HIGHLIGHTS LOS ANGELES’S WORLD-CLASS ART AND CULTURAL INITIATIVES TO VISITORS FROM AROUND THE WORLD
The Broad, The Getty, Los Angeles County Museum of Art (LACMA), The Museum of Contemporary Art, Los Angeles (MOCA), Museum of Latin American Art (MOLAA), Anaheim’s Muzeo Museum and Cultural Center and UCLA Chicano Studies Research Center participate in the Show’s expanded 22nd edition.
Los Angeles, CA– LA Art Show Producer Kim Martindale today announced a slate of new programming established with the city’s major art institutions.
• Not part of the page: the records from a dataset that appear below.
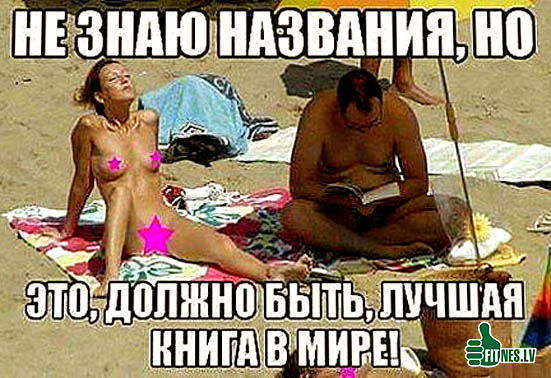 http://img.fitnes.lv/2/humour_photo_933202783.jpg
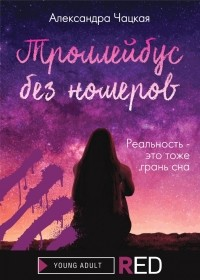 Александра Чацкая - Троллейбус без номеров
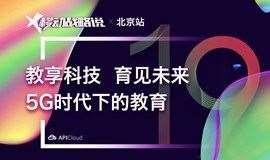 【移动战略说·第十九期】教享科技 育见未来 - 5G时代下的教育【北京站】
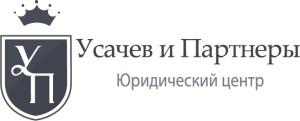 усачев и партнеры москва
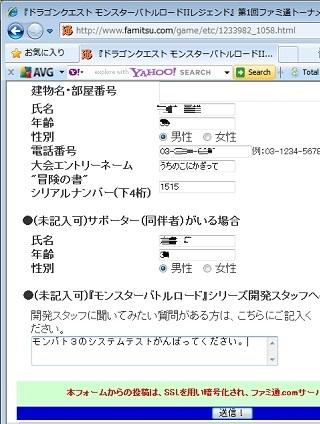 1111_20100422070253.jpg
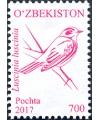 1188.Cтандартная почтовая марка 4-го выпуска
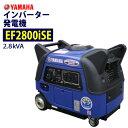 ヤマハ(YAMAHA)【EF2800iSE】インバーター発電機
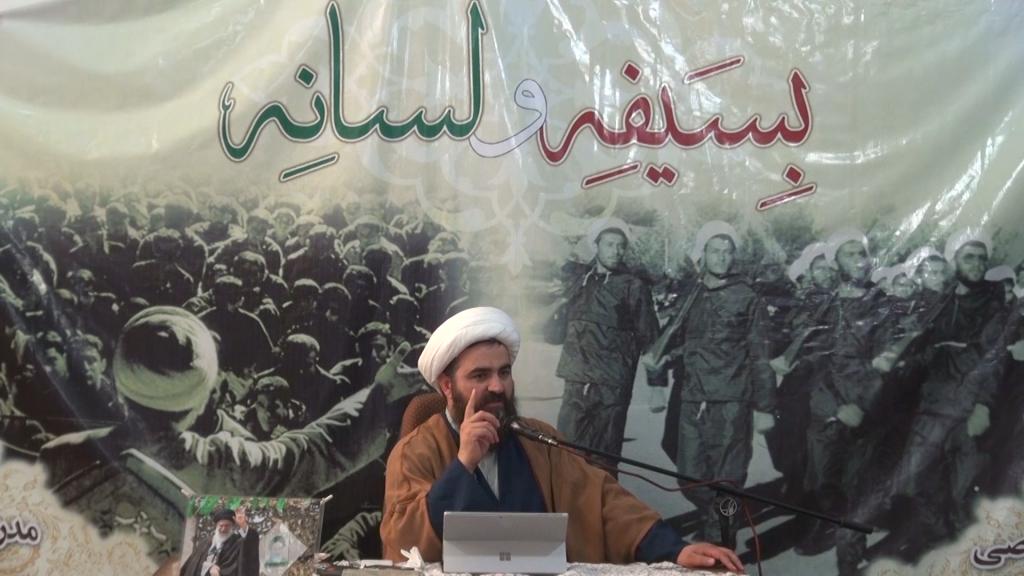 نشست24: تبلیغ تمدن ساز، مؤسسه امیربیان-اصفهان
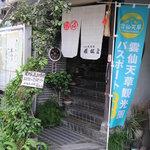 姫松屋 - 1階入口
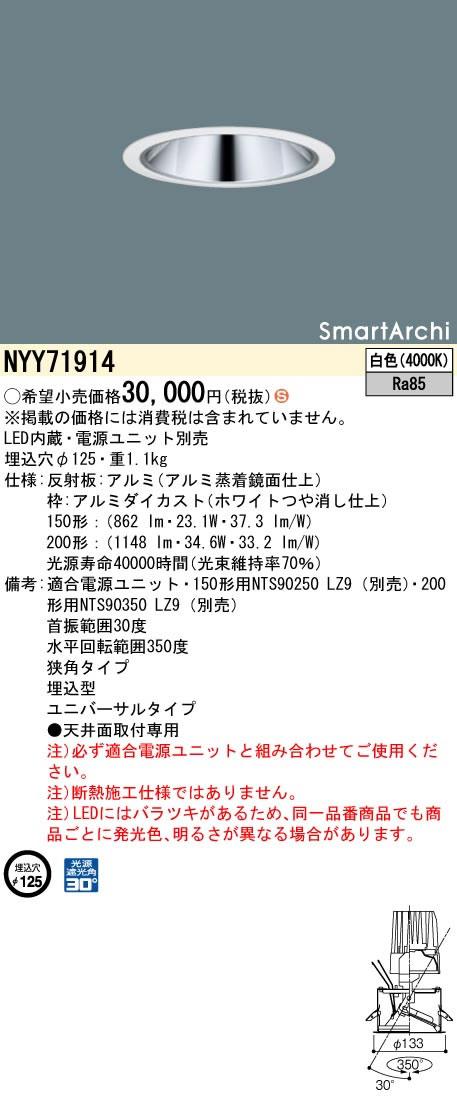 パナソニック Panasonic 施設照明SmartArchi LEDユニバーサルダウンライト白色 狭角タイプ 光源遮光角30度NYY71914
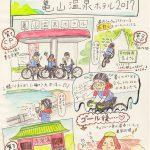 【毎日開催】グランフォンド亀山温泉ホテルに参加してきました!千葉の房総をサイクリングした後は温泉につかって疲労回復♪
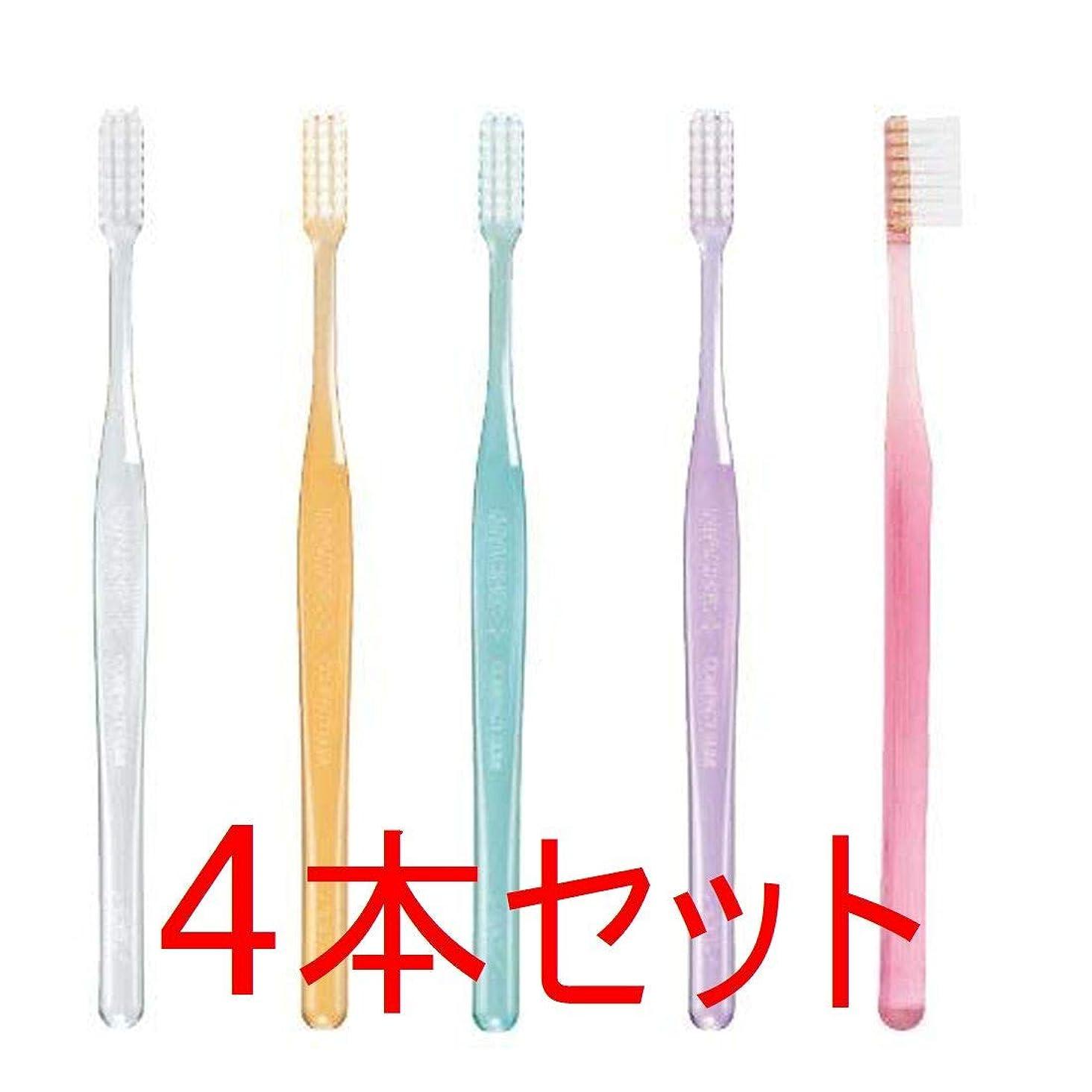 カイウス八百屋さん時計回りGC プロスペック 歯ブラシ プラス コンパクトスリム 4本 クリアー色 (M(ふつう), おまかせ)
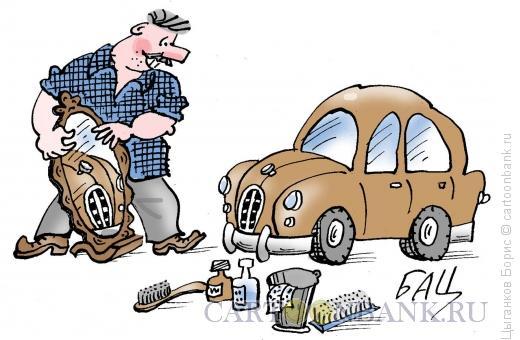 Карикатура: Любимая машина, Цыганков Борис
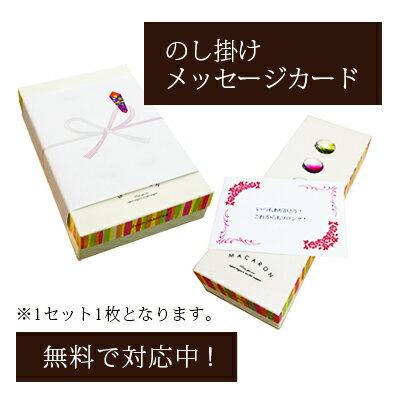 【ギフト包装済み】マカロン10個セット
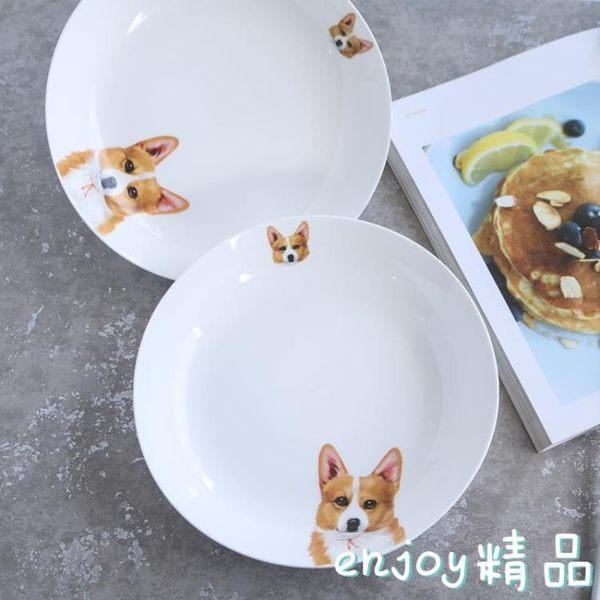 短腿柯基系列陶瓷餐具可愛動物盤子家用菜盤飯盤餃子盤深盤萌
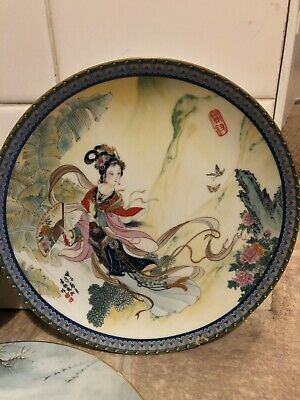 £3 • Buy HSI-CHUN 1985 Imperial Jingdezhen Porcelain Plate, Beauties Of The Red Mansion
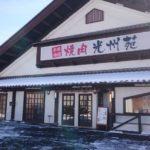 軽井沢プリンス通り「炭火焼肉 光州苑」軽井沢本店のランチ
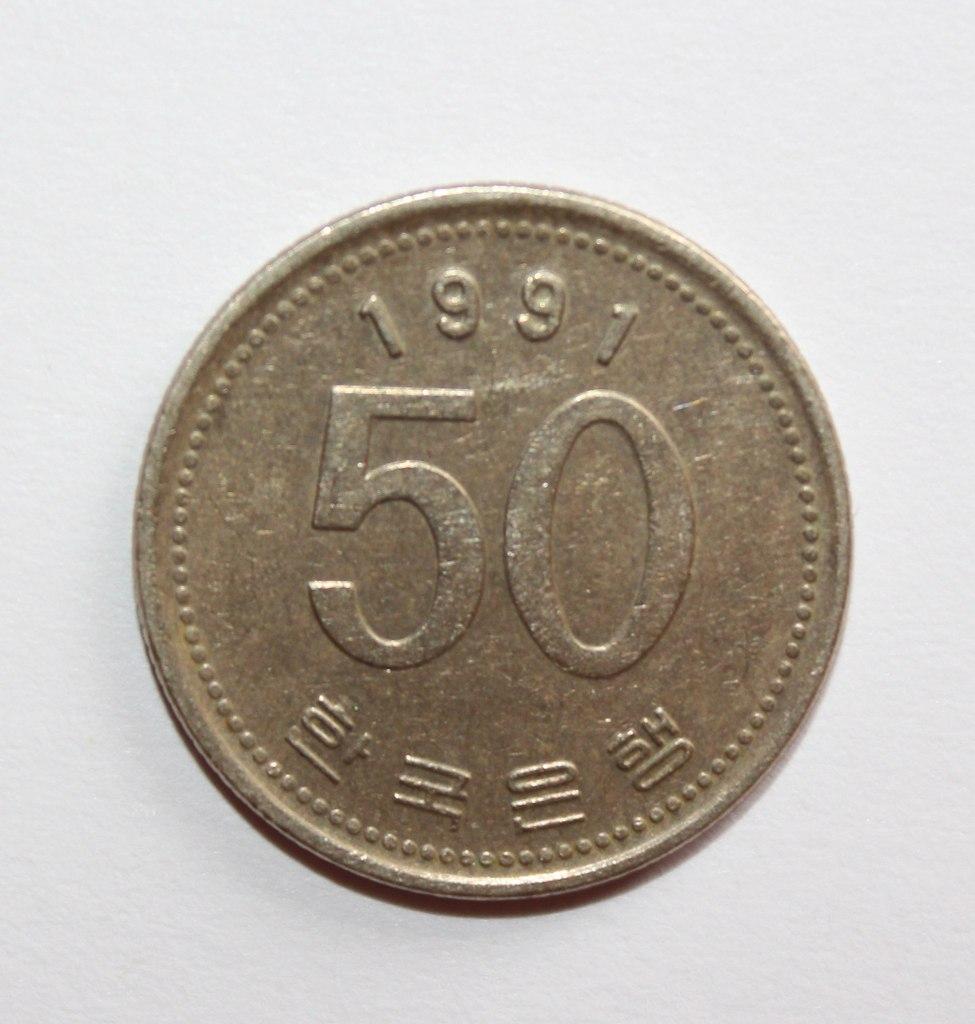 50 вон Южной Кореи. 1991 год. Павлодарский Дом географии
The programming, which establishes a public platform to present the city’s world-class art and cultural initiatives to an estimated 70,000 visitors from around the world, comprises special exhibitions, installations, performances with a thematic focus on Latin American art, and a series of high-level conversations with prominent museum leaders, internationally recognized curators and artists.
Designed from its inception in 1995 to address the cultural interests of Angelenos, LA Art Show played a large role in engaging the community with the depth of international work from the Pacific Rim and Europe. For its 22nd edition, with 90 leading galleries from over 18 countries and a robust slate of programming organized with The Broad, the Getty, LACMA, MOCA, MOLAA, Anaheim’s Muzeo and UCLA Chicano Studies Research Center, the 2017 Show establishes a new and more vital global forum for the arts in the hub of the city’s vibrant art scene.
The Broad will provide visitors to the Show, on a limited, first come first serve basis, with guided tours of its current exhibition Creature, an installation with more than 50 works presenting approaches to figuration and representations of the self in The Broad collection by over 25 artists including Georg
Baselitz, Joseph Beuys, Jean-Michel Basquiat, Ellen Gallagher, Leon Golub, Jenny Holzer, Damien Hirst, Takashi Murakami, and Andy Warhol plus Thomas Houseago’s Giant Figure (Cyclops), 2011, which is making its U.S. debut.
In conjunction with the LA Art Show’s focus, this year, on Latin American art, the Getty will bring together participating artists and curators for a discussion about Pacific Standard Time: LA/LA, a far-reaching and ambitious exploration of Latin American and Latino art in dialogue with Los Angeles. Supported by grants from the Getty Foundation, Pacific Standard Time: LA/LA takes places from September 2017 through January 2018 at more than 70 cultural institutions across Southern California, from Los Angeles to Palm Springs, and from San Diego to Santa Barbara. Pacific Standard Time is an initiative of the Getty. The presenting sponsor is Bank of America.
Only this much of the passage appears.